**Exercise text:**
··········
Awesome

Burnt-in subtitle extractor

This project provides a set of basic extraction tools for burnt-in subtitles, i.e. subtitles that are part of the picture itself.

Tools

The burnt-in subtitle extractor consists of four different tools:

locsubtitles locates subtitles within the picture, creates mask files and writes their names to an initial textual subtitle file along with timing information
getsubtitles applies those masks to the picture and writes the averaged out graphical subtitles to a new set of image files
remsubtitles deletes the masked out areas from the input frames and blends in the surrounding colors
ocrsubtitles runs the extracted graphical subtitles through an external OCR and outputs the final textual subtitle file

Examples

The following examples will in part rely on default parameters. You will typically have to provide parameters tuned to your input file. Type e.g. getsubtitles --help for details.

> ffmpeg -i test.flv -f yuv4mpegpipe - | ./locsubtitles > test.sub
> ffmpeg -i test.flv -f yuv4mpegpipe - | ./remsubtitles -s test.sub | ffplay -

How it works

This program relies on several patterns in how subtitles are typically added to videos:

Subtitles typically have borders and a defined text and border color
Subtitles are usually located in the same part of the picture and do not move
- Analysis can be limited to a specified region
This program further relies on the presence of a frame without subtitles between frames with different subtitles

The algorithm then does the following:

For every frame
- Create a text mask that includes all pixels that have the text color
- Expand that text mask in all four directions by the stroke width of the text border
- Create a border mask that includes all pixels that have the border color
- Expand that border mask in all four directions by the stroke width of the text
- Calculate the intersection of both masks
- If the number of pixels in the resulting mask is above a specified threshold
  - (A subtitle has been found)
··········
**Material provided:**
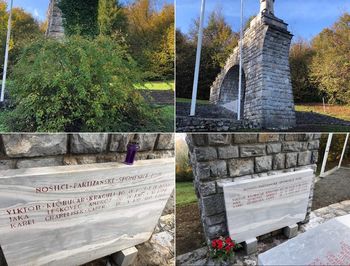 Izboljšali dostop do Drče in uredili tamkajšnji spomenik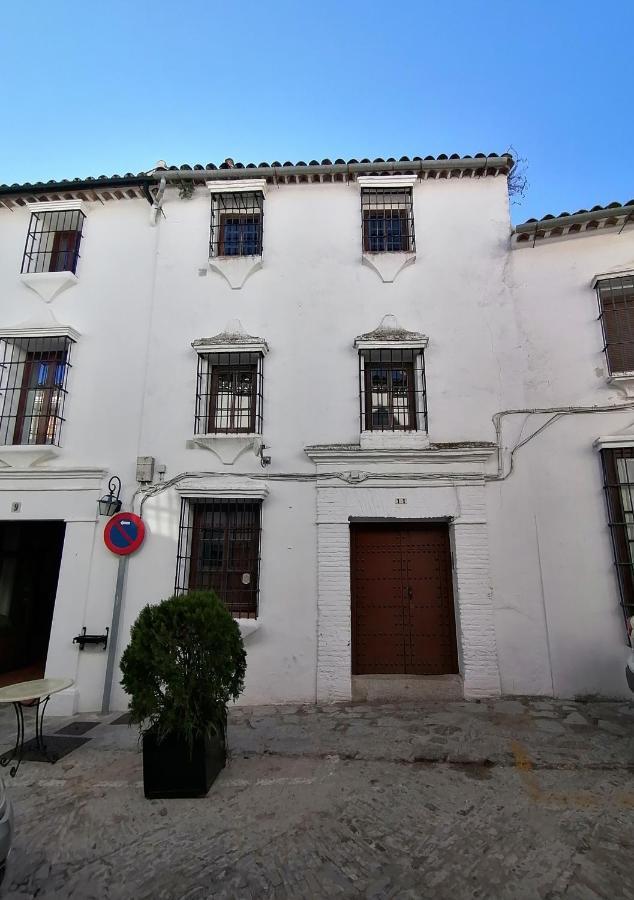 Casas Las Piedras De Agua Grazalema Eksteriør bilde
··········
**Exercise instructions:**
1 – In the subtitle extractor text:
(a) Which tool deletes the masked out areas from the input frames and blends in the surrounding colors?
(b) What value follows "-f" in the ffmpeg commands?
(c) By how much is the text mask expanded in all four directions?
2 – Could you return the subtitle extractor text word for word, from "This project provides" up to and including "--help for details."?
3 – Can you take the subtitle extractor text further, picking up right after its last line?
The listing plays no part in this exercise.

**Numbered answers:**
1 –
(a) remsubtitles
(b) yuv4mpegpipe
(c) By the stroke width of the text border

2 –
This project provides a set of basic extraction tools for burnt-in subtitles, i.e. subtitles that are part of the picture itself.

Tools

The burnt-in subtitle extractor consists of four different tools:

locsubtitles locates subtitles within the picture, creates mask files and writes their names to an initial textual subtitle file along with timing information
getsubtitles applies those masks to the picture and writes the averaged out graphical subtitles to a new set of image files
remsubtitles deletes the masked out areas from the input frames and blends in the surrounding colors
ocrsubtitles runs the extracted graphical subtitles through an external OCR and outputs the final textual subtitle file

Examples

The following examples will in part rely on default parameters. You will typically have to provide parameters tuned to your input file. Type e.g. getsubtitles --help for details.

3 –
  - If the previous frame did not have subtitles
    - Mark the start position
    - Otherwise: Set the subtitle mask to the intersection of both frames' subtitle masks
  - Otherwise (no subtitle)
    - If the previous frame had subtitles
      - Write the previous (i.e. the non-empty) subtitle mask to an image file
      - Write start and end time information and the name of the mask file to the subtitle file
When the end of the video has been reached, output any pending information and exit

The OCR component uses the Tesseract engine, which has to be installed on the system. The target language is currently hard-coded to Dutch. This can be changed in the wrapper script.

Prerequisites

The program has been tested with the following setup, only:

GNU/Linux operating system
GNU C++ compiler + Boost libraries
Bash shell + Tesseract OCR
Y4M video streams produced by ffmpeg

Other setups might work.